In the United States, where the pandemic is still raging, discussions about how and when to resume in-person classes have been fraught. An absence of a national strategy has left school districts to craft their own approach. Coronavirus tests can be hard to come by. Parents have expressed misgivings about sending their children back to classrooms. Teachers’ unions have threatened to strike, while college students have flouted rules against gatherings.

The advantages and disadvantages of totalitarianism are evident in reading the article. The unity of purpose and even-handed AND heavy-handed application of rules results in compliance with rules issued by medical professionals and scientists. But adherence to those rules comes at a price… and the price is teachers working double duty as medical screeners and instructors and having to spend hours learning new protocols that change as new facts emerge. But the consequence of these stringent rules are salutary to the workforce… at least according to the propaganda produced by the state:

“When parents start a new day at work knowing that their children are well-protected at school,” read a recent commentary by Xinhua, the official news agency, “they will be filled with a sense of assurance living in this land where life is a top priority.”

Mr. Hernandez’ article also offers one additional example of how China’s totalitarianism differs from the United States’ laissez-faire approach: the state is providing its schools with the resources needed to execute the reopening:

Since (the phased reopening in Spring), the government has invested heavily in equipping schools with masks, gloves, infrared thermometers and other equipment. An elementary school in the eastern city of Xuzhou, for example, said it had 8,000 masks, 400 bottles of hand sanitizer, 440 pounds of ethanol and 1,000 packages of tissue on hand.

Meanwhile, in our country schools have not received any earmarked funding from the federal government and none was on offer in the recent “skinny” pandemic funding package offered by the GOP. Worse, the GOP-led central government has no intention of providing any financial support to the States who are the primary source of funding public education.

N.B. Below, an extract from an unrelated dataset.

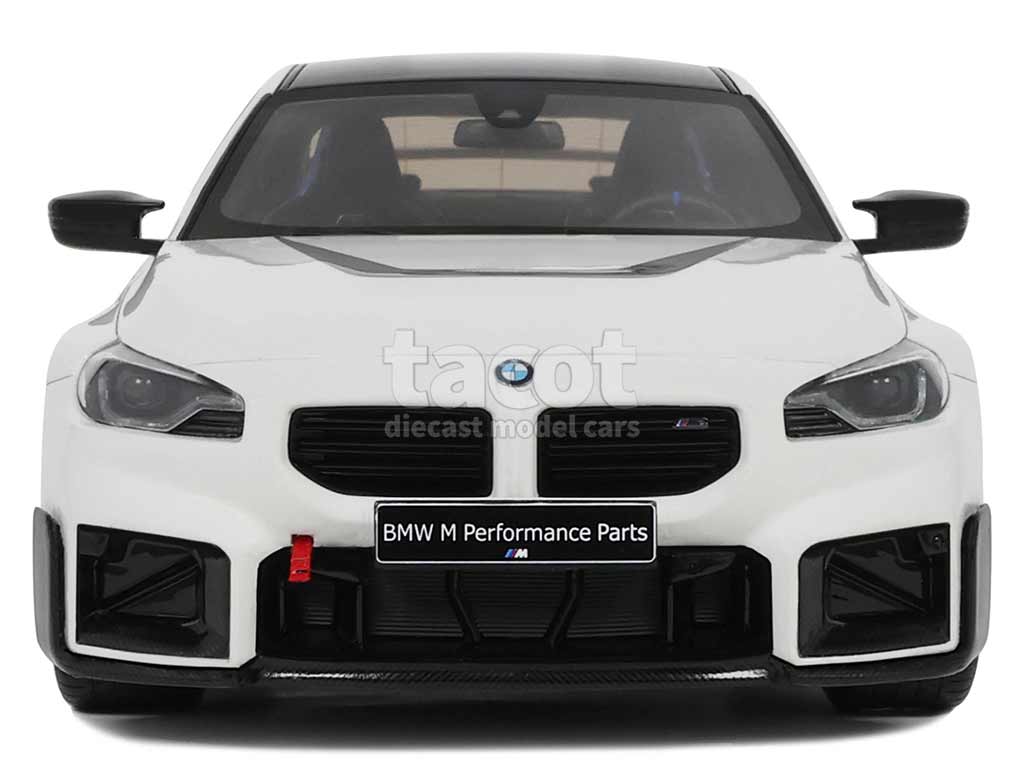102694 BMW M2 Coupé M Performance/ G87 2023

But, as Mr. Hernandez notes, the Chinese system of authoritarianism has its own flaws. He offers several examples of pushback that indicate that the current model may not be sustainable, citing complaints from disgruntled teachers and stifled college students. Yet even with these flaws, he concludes his article with this observation:

Despite the hassle of some of the restrictions, many families welcome the resumption of classes. After months of leading makeshift lessons in their living rooms and nagging their children about playing too many video games, parents are relieved to be able to send them back to classes and after-school tutoring programs.

“We controlled the epidemic well and it will be good for our country,” said Sofia Tang, the mother of a high school freshman in the eastern city of Hangzhou. “If we handled this at all like they are handling it overseas, there would be riots.”

And, needless to say, if we tried to handle this like China did there would be riots as well. But there is a middle ground between the fundamentally dishonest way our central handled the pandemic and the school reopening and the way the Chinese government did. If our national leaders had appealed to our sense of community instead of resorting to partisan finger-pointing at the outset of the outbreak we could have achieved more unity of purpose. Had our President leveled with the public about the true dangers of COVID-19 instead of dismissing it as a “flu” and urged all Americans to follow the advice of epidemiologists we might have infection rates that mirror those in Europe instead of dwarfing them. Had our US Department of Education worked with the CDC to develop uniform protocols for the opening of schools and colleges instead of allowing each State and ultimately each school district to devise their own we might have done better. All of these actions could have taken place if we valued the expertise available to us and sought unity instead of division. We missed an opportunity for unity… let’s hope that if a second wave occurs we seize the opportunity to do it right.